Now we sit at home and find more or less everything that can be found, or do we? [The 1861 census of England on Ancestry is still somewhat deficient when compared to results on Findmypast, but the gaps between all the census providers has narrowed considerably]. Twice a year I used to set an exercise to my students on the One-Name Studies course in which they had to compare results across the census for their surnames of choice. This was entirely numerical using an exact search on the name and a count of hits. Over a dozen groups reported their findings in this exercise since 2009, and each time there were fewer discrepancies to point out. The exception being FreeCEN which still has some way to go to catch up with the paid for sites. It is not at all bad for Scotland, but has many, many gaps as yet for England.
Thus it is that as the big census offerings are revised and improve year on year (are you checking for updates for your missing people?) less of us than ever really learn about the structure of the census because we find our ancestors and move on. The majority are saved much time, but a minority suffer that peculiar frustration when you are faced with negative results and cannot fathom why. Knowledge of the organisation that lay behind the taking of the census, can still be very useful to those of us who are deeply engaged in the hunt and see the necessity for historical and geographical context, as well as those studying the history of a locality.
The census was undertaken for statistical reasons to provide a population count. Each enumerator walked and oversaw a district which was a sub-division of a civil registration district. They were originally all meant to be of a standard size, with the area an enumerator had to travel no more than 15 miles. The front page or front cover of the enumerators’ books always described the geography of the district. The actual order of enumeration was totally up to the enumerator, so this does not necessarily match with any descriptive list on the front cover.
Edward Higgs, who is the most interesting author on the census makes the useful sounding suggestion that an examination of the local newspapers on or after census night might provide more information about local conditions and the vagaries of the enumeration. I decided to put this to the test and look at whether the census for a group of villages in Hertfordshire were mentioned in 1841, but to no avail. A further search on the word “census” over all the newspapers in the British Newspaper Archive, produced a lot of results, but narrowing that down to the weeks before and after the census, did not seem to offer very much that would be helpful to someone studying a particular district. Some of the newspapers carried reports later in the year on the population counts (completed by August 1841 for a June enumeration! That was an efficient civil service.)

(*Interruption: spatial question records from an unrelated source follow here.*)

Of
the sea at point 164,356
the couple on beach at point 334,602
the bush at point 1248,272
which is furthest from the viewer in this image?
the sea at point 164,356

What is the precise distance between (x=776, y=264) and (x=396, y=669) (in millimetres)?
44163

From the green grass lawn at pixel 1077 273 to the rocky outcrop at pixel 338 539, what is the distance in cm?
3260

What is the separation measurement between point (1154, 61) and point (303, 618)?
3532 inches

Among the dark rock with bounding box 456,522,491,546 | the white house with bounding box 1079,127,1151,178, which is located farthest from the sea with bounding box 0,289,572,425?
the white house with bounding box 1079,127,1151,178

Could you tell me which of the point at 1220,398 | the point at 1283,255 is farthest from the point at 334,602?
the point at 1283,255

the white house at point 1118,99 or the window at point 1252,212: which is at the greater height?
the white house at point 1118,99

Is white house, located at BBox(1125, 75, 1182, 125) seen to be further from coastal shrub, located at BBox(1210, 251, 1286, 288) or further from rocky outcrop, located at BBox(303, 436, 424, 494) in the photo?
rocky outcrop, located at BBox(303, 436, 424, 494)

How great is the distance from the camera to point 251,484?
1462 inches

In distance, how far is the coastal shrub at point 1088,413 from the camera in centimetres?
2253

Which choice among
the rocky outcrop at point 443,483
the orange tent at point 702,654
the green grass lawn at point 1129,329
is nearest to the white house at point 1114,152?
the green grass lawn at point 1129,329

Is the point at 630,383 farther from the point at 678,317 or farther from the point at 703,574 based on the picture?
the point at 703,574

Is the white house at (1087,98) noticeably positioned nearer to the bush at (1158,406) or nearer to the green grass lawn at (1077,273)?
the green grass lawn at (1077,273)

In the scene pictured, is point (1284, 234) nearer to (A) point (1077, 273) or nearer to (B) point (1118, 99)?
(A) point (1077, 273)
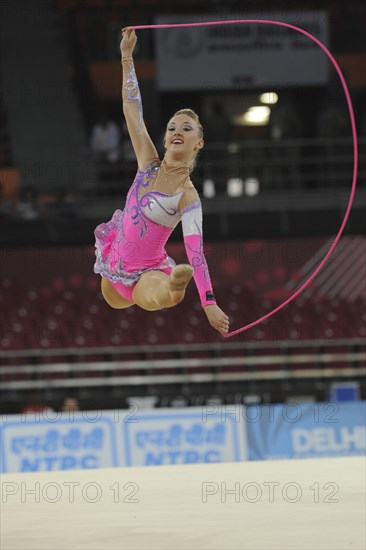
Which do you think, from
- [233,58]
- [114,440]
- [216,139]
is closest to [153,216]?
[114,440]

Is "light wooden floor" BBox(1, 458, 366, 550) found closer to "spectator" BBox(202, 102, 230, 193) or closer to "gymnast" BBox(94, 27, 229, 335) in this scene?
"gymnast" BBox(94, 27, 229, 335)

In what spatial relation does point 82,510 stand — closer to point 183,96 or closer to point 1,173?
point 1,173

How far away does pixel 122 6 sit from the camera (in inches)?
613

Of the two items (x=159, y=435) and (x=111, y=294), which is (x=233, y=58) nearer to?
(x=159, y=435)

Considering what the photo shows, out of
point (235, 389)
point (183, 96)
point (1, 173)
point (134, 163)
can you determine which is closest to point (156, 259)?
point (235, 389)

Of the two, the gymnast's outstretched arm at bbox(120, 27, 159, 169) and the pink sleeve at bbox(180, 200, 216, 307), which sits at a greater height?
the gymnast's outstretched arm at bbox(120, 27, 159, 169)

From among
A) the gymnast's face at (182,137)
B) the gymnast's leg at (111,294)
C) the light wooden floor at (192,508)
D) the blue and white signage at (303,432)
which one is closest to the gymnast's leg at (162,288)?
the gymnast's leg at (111,294)

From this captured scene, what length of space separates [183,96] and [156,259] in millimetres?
12210

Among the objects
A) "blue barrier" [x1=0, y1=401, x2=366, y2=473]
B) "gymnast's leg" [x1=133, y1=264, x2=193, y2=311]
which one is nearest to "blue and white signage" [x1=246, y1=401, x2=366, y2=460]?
"blue barrier" [x1=0, y1=401, x2=366, y2=473]

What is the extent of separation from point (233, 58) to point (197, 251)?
10549 mm

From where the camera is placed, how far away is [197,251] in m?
5.17

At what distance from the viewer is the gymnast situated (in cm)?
523

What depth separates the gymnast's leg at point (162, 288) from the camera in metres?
4.80

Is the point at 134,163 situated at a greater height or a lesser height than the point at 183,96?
lesser
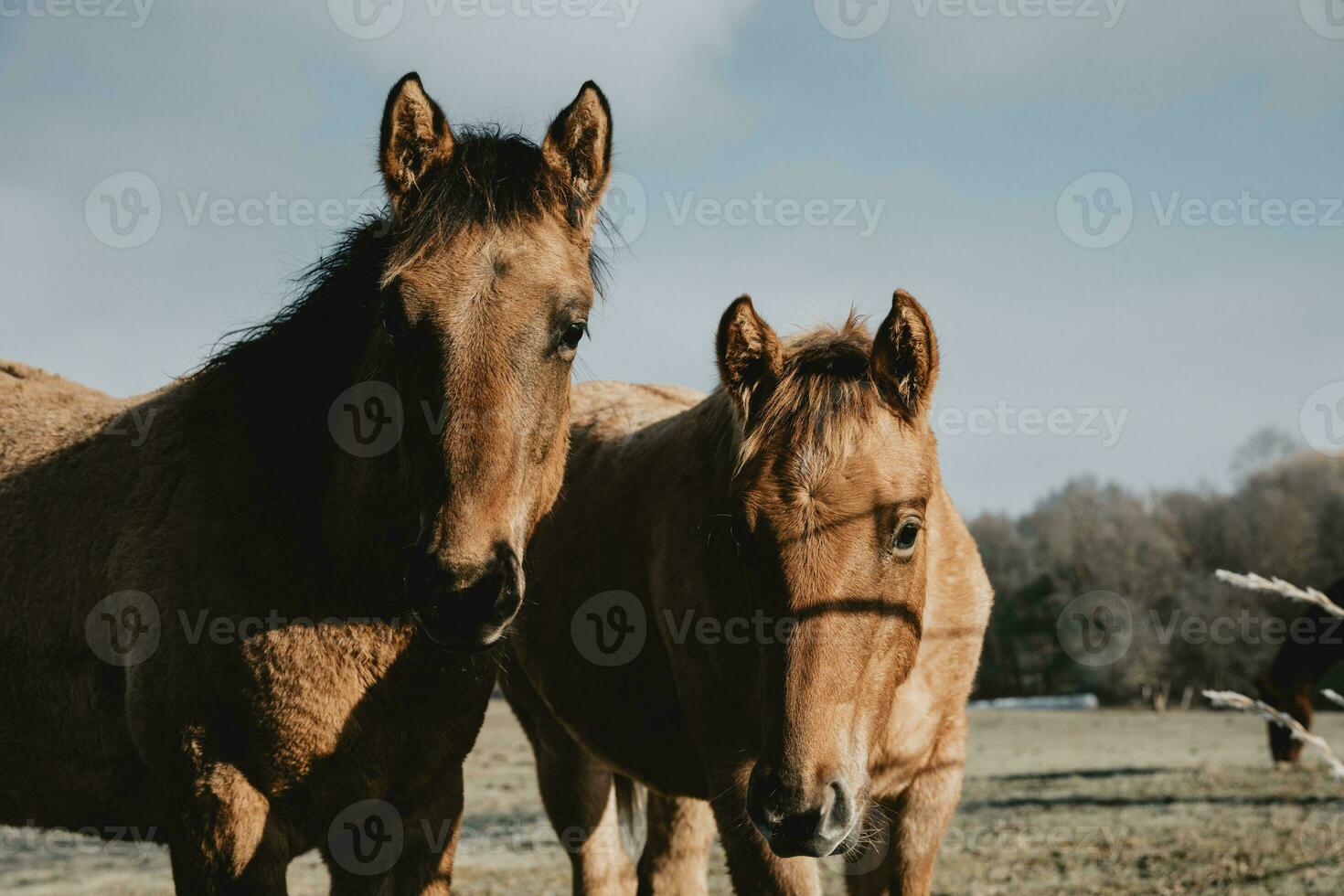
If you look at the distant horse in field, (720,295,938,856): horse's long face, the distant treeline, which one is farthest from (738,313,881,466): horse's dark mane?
the distant treeline

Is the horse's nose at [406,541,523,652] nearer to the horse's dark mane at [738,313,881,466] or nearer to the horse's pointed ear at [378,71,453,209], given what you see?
the horse's dark mane at [738,313,881,466]

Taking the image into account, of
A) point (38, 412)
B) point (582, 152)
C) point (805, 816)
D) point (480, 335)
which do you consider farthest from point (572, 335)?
point (38, 412)

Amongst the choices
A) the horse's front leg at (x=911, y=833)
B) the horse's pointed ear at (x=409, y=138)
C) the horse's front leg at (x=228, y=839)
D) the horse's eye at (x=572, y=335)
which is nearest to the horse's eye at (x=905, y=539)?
the horse's front leg at (x=911, y=833)

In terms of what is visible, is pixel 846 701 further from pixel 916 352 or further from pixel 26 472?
pixel 26 472

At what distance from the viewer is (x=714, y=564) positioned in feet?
12.6

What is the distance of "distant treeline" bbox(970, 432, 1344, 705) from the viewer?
4097cm

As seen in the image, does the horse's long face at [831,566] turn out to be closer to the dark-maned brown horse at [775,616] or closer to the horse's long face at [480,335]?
the dark-maned brown horse at [775,616]

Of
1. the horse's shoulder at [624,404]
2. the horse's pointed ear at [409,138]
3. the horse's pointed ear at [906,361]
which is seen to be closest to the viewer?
the horse's pointed ear at [409,138]

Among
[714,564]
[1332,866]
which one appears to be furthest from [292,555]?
A: [1332,866]

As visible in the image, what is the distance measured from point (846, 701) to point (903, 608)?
0.41 m

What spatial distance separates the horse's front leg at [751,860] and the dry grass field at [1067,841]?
4.79 ft

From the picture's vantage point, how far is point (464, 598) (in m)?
2.49

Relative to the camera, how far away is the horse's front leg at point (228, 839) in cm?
294

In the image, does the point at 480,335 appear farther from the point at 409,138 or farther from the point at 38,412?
the point at 38,412
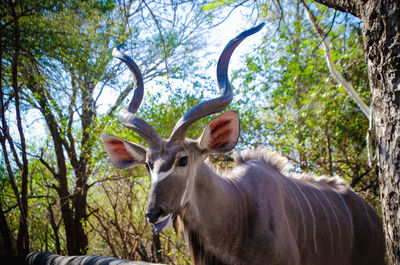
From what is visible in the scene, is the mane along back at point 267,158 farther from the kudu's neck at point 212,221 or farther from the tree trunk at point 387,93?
the tree trunk at point 387,93

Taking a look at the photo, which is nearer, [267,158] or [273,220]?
[273,220]

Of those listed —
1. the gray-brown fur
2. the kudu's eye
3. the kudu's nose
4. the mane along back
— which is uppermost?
the kudu's eye

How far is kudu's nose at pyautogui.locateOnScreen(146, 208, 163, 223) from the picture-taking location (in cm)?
175

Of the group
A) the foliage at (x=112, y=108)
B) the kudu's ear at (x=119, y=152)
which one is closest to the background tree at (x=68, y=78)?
the foliage at (x=112, y=108)

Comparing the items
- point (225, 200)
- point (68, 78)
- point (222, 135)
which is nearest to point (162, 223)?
point (225, 200)

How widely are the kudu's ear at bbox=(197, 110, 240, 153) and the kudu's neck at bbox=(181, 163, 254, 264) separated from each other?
0.15 m

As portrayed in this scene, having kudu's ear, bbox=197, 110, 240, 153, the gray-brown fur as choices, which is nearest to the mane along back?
the gray-brown fur

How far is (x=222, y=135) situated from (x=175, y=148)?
37 centimetres

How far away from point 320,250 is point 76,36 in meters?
4.08

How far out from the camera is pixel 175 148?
2.02 meters

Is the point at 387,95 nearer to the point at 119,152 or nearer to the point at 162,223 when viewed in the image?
the point at 162,223

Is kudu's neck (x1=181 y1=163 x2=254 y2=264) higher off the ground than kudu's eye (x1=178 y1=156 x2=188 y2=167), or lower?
lower

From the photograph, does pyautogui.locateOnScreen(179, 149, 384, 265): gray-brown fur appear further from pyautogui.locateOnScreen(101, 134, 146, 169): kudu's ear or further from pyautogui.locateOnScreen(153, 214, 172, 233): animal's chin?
pyautogui.locateOnScreen(101, 134, 146, 169): kudu's ear

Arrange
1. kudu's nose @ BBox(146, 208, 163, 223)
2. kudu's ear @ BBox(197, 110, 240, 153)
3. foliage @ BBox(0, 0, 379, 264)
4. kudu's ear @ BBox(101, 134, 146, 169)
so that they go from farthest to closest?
1. foliage @ BBox(0, 0, 379, 264)
2. kudu's ear @ BBox(101, 134, 146, 169)
3. kudu's ear @ BBox(197, 110, 240, 153)
4. kudu's nose @ BBox(146, 208, 163, 223)
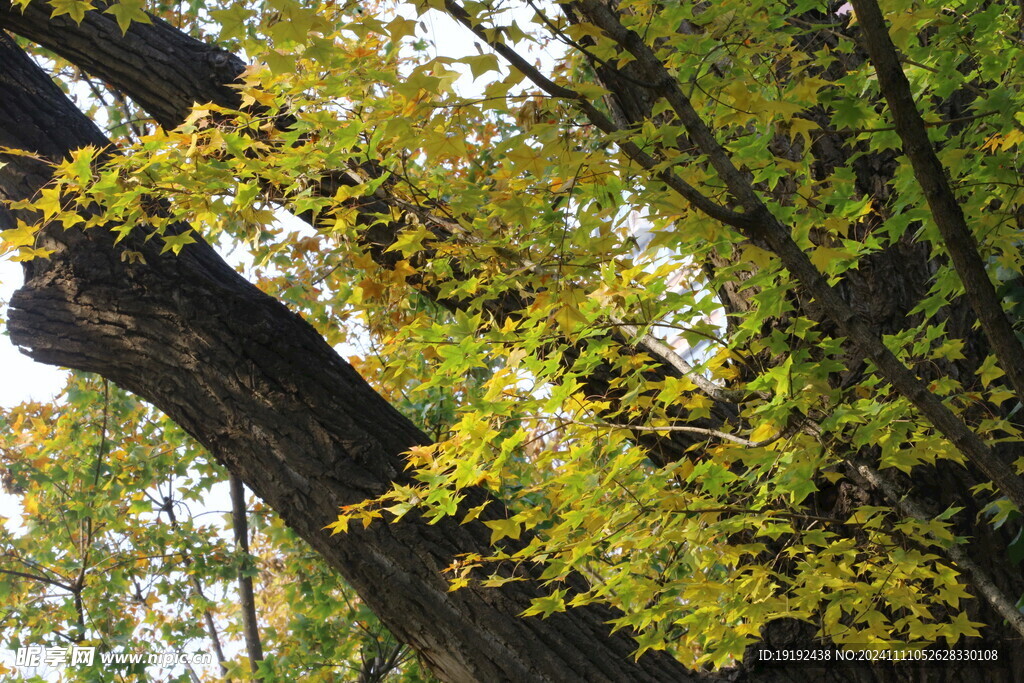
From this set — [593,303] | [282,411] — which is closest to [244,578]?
[282,411]

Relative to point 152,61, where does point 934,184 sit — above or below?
below

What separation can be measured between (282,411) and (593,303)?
1.03 m

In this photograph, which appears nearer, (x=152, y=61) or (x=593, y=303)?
(x=593, y=303)

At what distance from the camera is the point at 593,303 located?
6.08 ft

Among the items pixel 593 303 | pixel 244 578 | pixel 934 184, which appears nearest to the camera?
pixel 934 184

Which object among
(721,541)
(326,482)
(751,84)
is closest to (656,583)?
(721,541)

Interestingly a search on Ancestry.co.uk (April 2022) using just the term “Datchworth” gave me 575 results or people resident in Datchworth on 6th June 1841, the night of the census. The formal returns counted 593 people in Datchworth. This means that Ancestry have managed to ‘lose’ 18 people or 3% of the total.
There is a still a case to be made for actually viewing the census page by page, including the enumerator’s description. Everyone should try it.